“That alertness. That tendency to watch the shadows before you look at the light.” The Admiral narrowed his eyes with surprising clarity.
“Sir—” Edmund began.
“Army?” the Admiral asked bluntly.
There was no derision in the question, nor judgement. Only the gentle shrewdness of an old man who had seen more than most. Edmund drew a quiet breath.
“Yes, sir,” he said at length. “Cavalry.” It was always best to stick as close to the truth as possible.
The Admiral nodded as though this confirmed a private belief. “I thought as much. It is in the way you stand, and in the way you look at a room.”
Edmund said nothing. He never spoke of his profession unless compelled. It was safer that way. The Admiral, in his lucid mood, was not to be diverted, however.
“Since you have had the misfortune to be acquainted with danger,” the Admiral continued, “I suppose Mrs.

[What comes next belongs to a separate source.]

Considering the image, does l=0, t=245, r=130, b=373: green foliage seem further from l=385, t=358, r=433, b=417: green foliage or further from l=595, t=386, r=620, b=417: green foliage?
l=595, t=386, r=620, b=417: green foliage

Larkin’s behaviour caught your attention.”
“It did, sir.”
“Well,” the Admiral said, leaning back and folding his hands, “Charles Larkin had dealings of his own, you know.”
Edmund lifted his head. “Dealings, sir?”
“Not all naval work is unfurling sails and shouting orders,” the Admiral said softly. “There are undertakings—quiet undertakings—known only to a few. I will not say much; it is not my place.” He hesitated. “But Charles was involved in such matters, now and again. Information passed. Patterns were observed. Smuggling was to be stifled or traced. He was a brave man—and a perceptive one. Too perceptive, perhaps.”
A slow tension gripped Edmund’s chest.
This—this was worth hearing. This was a thread to follow. This was the first hint that Captain Charles Larkin had been part of something far larger than a mere naval rotation.
“And Mrs. Larkin?” Edmund asked carefully.
“Oh, she was no part of such business,” the Admiral said. “Charles protected her from all that. Yet a woman married to a man with secrets often senses more than she knows.”
Edmund inclined his head. “Indeed.”
The Admiral looked at him keenly. “You were not sent here for no reason.”
“No, sir. An old, ciphered ledger has gone missing, and the code has been resurrected.”
“One of Charles’, I daresay. He was quite clever with them.”
Edmund inclined his head.
“Then you must discover it, of course,” the Admiral said simply. “If there is any danger—any danger at all—you will let me know?”
Edmund bowed his head. “I give you my word, sir.”
“You believe she is involved in something now?”
“I was sent,” Edmund said slowly, measuring the risk, “to discover if there are any doings here. I have no indication of her in particular.”
The Admiral relaxed, satisfied, and reached for his newspaper, scanned a few lines, and promptly nodded off.
Edmund watched the old man sleep for a moment before quietly rising. He stepped out into the passage, his mind already thinking back—to the cliffs, to the path, to the man he had glimpsed speaking low to Mrs. Larkin at the harbour, to the moment the widow had paused upon the rocks, as though sensing him or someone far more threatening.
Charles Larkin had been engaged in secret work… that much was known.
If Mrs. Larkin was continuing some fragment of it without fully understanding… then the risk was real.
He left the house and took to the path behind the Admiral’s gardens—an overgrown lane bordered by stone walls and buckthorn hedges. The change in the weather was more than merely visible; it could be felt at the back of the neck. The sky, which had worn a thin, indifferent blue that morning, now sank under a bank of lowering cloud rolling in from the open sea. The light thickened to a sullen pewter, as though the day itself were being smudged out.